“Good morning, boys,” waitress Beverly cheerfully greets us with a large pot of coffee ready to pour. “Our pre-April First special today is an interesting concoction from India called Monsoon Malabar.”
“No joke, give it a try,” as she fills my cup.
“I’ve been swamped lately so I’ll bite,” I agree.
“Uh…no thanks…just bring me some hot water,” John requests. “I’ll make my own with this new app.”
“Excuse me, buster,” Beverly responds testily.
“Yes, this program let’s me use the Internet to turn plain water into the color and taste of a drink I want.”
(A FEW SECOND LATER) “Eureka!” exclaims John. “Here it is.”
“John, that color looks disgustingly like p…”
“Wait,” I stop Beverly, “Let’s see what happens.”
“Yuck!” John gags. “This is terrible! It must be the damn app!”
“Believe me I’ve felt your pain. I’ve wanted to smash my computer and smart phone many times,” I note.
“Now you can,” Beverly informs as she replaces John’s water with a cup of Monsoon Malabar.
“What?” questions John as he savors the new brew. “Uh..this IS much better.”
“Yeah, scientists now can crush discarded electronics and use the left over dust for something else,” Beverly adds as she sits at our table.
“Hey, I think that’s against the law,” I suggest. “I read where certain electronics like robots have human rights.”
“Human rights?” doubts John. “Robots have artificial intelligence. They aren’t alive. They exist only to help us—real people!”
“I agree with John. For example Elon Musk is working on ways hook humans up to computers to boost our intelligence.”
“Musk? Isn’t he that spacey guy whose rockets keep exploding?” I snark. “And what about those programs that now allow people to read your thoughts and move your hands against your will? That’s not helping anyone!”
“Well, I can already read John’s mind and he knows how my hand would respond,” Beverly winks and refills our cups.

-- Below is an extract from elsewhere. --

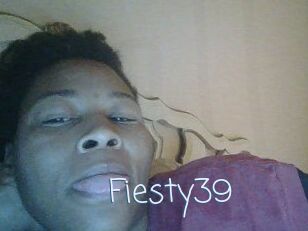 Fiesty39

(JOHN BLUSHES) “Hey, I’m the victim of fake news. You can’t believe any of that!”
“Relax, John,” I answer reassuringly, “There’s a vaccine against fake news so you can relax.”
“A fake news vaccine, really?”
“Take heart, John,” Beverly rubs John’s hand soothingly. “You’re among friends here.”

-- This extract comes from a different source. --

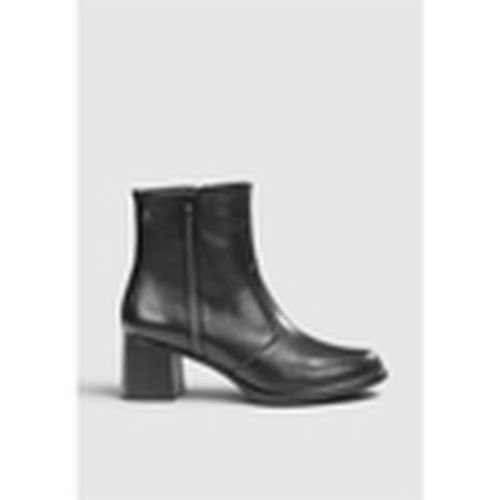 Dorking Botines D9815-SU para mujer - Dorking - Modalova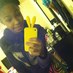Alexis Marie (@omg_rayray) Twitter profile photo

“Speaking of hearts, before we smash our laptops, smart phones and TV remotes, I think we should test the Popeye app,” I suggest comically.”
“Right, researchers have found a way to turn spinach into human hearts. So Popeye was right after all when he gulped down cans of the vegetable for super strength. So we should let John download that app and see if he can turn water into spinach that materializes on his plate. We’ll need strong hearts to face tomorrow’s April Fools Day jokes.”
“I have a better idea,” Beverly suggests as she stands up and removes our cups and saucers. “Let’s see him materialize a big tip on this table.”
“Wait…!” John shouts.
“Yes, that would be an apt app,” I smile.